Ambassador (Dr.) Robin Renee Sanders’ new book on The Rise of Africa’s Small & Medium Size Enterprises (SMEs) is an insightful examination of the dramatic shift in the development paradigm for Sub Saharan Africa — driven in large part by the imaginative, innovative, and insta-impact leadership of the region’s small businesses or SMEs. “SMEs have helped drive economic development, growth and aided in increasing the size of the Continent’s middle class,” Sanders says.
With the Introduction to the book by renown civil rights leader Ambassador Andrew Young, and the Foreword by Sub Saharan Africa’s leading businessman, Mr. Aliko Dangote, Sanders’ book credits the determination of Africa SMEs and entrepreneurs (which includes African nationals, immigrants and African Americans) for stepping into the void left by 40-years of post-independence development approaches that had little impact on reducing overall poverty and creating jobs in the region. “Africa’s dynamic entrepreneurial spirit of Generation-Xers and Millennials’ are and have formed SMEs and social enterprises that today are responsible for conceiving and inventing many of the new apps, and answers to address the region’s age-old poverty issues,” Sanders emphasizes. “Africa SMEs are not only a key driver for jobs, but serve as an additional catalyst to grow the middle class.” Sanders argues that it was the Rise of the Africa SME – converging with technology and its mobility – that has changed, over the last decade, the focus and direction of development in Sub Saharan Africa.
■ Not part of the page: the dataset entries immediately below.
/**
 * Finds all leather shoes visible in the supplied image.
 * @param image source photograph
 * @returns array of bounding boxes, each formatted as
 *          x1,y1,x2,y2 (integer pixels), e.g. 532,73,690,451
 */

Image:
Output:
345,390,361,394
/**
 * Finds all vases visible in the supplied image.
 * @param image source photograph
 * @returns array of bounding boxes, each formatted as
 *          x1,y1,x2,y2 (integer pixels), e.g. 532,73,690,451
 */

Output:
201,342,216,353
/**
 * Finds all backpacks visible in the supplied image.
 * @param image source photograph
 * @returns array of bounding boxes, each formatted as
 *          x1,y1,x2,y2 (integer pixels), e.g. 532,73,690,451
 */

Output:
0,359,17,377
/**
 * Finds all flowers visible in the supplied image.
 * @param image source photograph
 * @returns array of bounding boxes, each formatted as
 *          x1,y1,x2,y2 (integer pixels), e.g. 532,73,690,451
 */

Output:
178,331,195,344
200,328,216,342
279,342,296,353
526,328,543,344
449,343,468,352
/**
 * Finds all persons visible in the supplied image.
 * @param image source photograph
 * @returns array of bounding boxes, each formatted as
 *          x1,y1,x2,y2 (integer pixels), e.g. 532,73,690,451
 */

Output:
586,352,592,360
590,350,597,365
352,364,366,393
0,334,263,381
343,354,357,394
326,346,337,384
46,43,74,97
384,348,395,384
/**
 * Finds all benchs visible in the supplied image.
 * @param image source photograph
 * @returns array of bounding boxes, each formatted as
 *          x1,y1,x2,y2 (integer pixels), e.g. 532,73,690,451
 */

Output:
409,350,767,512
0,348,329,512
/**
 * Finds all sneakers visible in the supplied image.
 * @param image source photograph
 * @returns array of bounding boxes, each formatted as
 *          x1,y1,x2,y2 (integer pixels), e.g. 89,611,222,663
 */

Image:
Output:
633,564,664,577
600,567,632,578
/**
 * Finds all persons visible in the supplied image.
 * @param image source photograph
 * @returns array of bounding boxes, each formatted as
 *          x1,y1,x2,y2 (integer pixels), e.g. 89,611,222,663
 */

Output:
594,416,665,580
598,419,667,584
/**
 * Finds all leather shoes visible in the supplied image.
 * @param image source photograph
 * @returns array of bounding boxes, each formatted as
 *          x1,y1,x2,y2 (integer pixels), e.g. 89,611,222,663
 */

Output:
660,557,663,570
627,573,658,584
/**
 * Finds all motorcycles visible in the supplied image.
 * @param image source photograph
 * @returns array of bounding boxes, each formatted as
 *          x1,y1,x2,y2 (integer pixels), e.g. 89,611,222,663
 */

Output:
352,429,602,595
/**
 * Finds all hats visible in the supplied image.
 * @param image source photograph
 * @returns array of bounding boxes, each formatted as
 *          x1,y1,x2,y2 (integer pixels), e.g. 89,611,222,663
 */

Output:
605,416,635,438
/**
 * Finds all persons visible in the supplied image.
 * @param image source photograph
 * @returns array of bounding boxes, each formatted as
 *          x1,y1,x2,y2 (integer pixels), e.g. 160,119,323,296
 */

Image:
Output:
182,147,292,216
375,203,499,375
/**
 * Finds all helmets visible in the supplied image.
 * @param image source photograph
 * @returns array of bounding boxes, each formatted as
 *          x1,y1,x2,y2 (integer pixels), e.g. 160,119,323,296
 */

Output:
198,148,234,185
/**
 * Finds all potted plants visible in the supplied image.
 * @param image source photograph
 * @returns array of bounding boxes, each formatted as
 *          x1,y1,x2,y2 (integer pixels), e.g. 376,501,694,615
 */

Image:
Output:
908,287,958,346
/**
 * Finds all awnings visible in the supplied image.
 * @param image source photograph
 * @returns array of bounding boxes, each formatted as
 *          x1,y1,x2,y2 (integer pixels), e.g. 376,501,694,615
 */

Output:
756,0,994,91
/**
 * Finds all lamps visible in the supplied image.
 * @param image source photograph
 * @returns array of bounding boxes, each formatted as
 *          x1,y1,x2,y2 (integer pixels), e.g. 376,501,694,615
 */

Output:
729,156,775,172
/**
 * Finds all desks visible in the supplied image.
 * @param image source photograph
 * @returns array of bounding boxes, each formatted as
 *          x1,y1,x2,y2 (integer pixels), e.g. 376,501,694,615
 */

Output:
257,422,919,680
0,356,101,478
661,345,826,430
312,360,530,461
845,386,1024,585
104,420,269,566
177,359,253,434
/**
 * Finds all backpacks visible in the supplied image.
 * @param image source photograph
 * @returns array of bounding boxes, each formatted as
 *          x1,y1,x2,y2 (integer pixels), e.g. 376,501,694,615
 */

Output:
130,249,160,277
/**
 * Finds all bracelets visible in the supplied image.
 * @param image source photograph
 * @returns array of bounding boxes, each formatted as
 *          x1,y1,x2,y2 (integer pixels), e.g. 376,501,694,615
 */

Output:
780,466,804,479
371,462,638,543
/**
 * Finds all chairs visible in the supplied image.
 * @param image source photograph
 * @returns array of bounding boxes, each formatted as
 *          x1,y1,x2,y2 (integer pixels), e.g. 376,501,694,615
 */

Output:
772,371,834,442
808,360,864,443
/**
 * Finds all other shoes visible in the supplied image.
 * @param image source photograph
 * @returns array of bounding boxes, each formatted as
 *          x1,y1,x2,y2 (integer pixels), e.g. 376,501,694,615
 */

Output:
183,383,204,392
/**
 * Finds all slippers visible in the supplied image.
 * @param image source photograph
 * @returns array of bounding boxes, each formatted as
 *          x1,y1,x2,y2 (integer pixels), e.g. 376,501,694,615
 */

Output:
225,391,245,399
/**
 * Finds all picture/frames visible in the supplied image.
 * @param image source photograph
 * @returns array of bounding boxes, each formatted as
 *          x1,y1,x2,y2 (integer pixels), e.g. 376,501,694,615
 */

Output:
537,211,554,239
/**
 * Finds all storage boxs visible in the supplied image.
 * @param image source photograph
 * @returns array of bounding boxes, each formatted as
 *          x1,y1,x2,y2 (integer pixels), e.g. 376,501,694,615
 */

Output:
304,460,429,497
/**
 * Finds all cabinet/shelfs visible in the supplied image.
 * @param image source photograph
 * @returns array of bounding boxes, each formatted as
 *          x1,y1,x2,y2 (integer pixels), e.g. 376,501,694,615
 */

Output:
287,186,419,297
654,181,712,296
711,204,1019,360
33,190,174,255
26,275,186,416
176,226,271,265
The book has a few vignettes from Sanders’ diplomatic life and work as CEO of the FEEEDS Advocacy Initiative with Africa SMEs over the years, as well as regional examples of some of innovative things Africa entrepreneurs are doing in sectors ranging from agriculture and food security to energy and climate change. The book also walks readers through what donors, foundations and African stock markets are doing today to help in the SME space. Sanders ends with recommendations of what more can be done by donors, African governments, and the new U.S. administration to further assist Africa SMEs, particularly the group she calls the “critical mass,” and those at the “fragile” end of Africa’s middle class.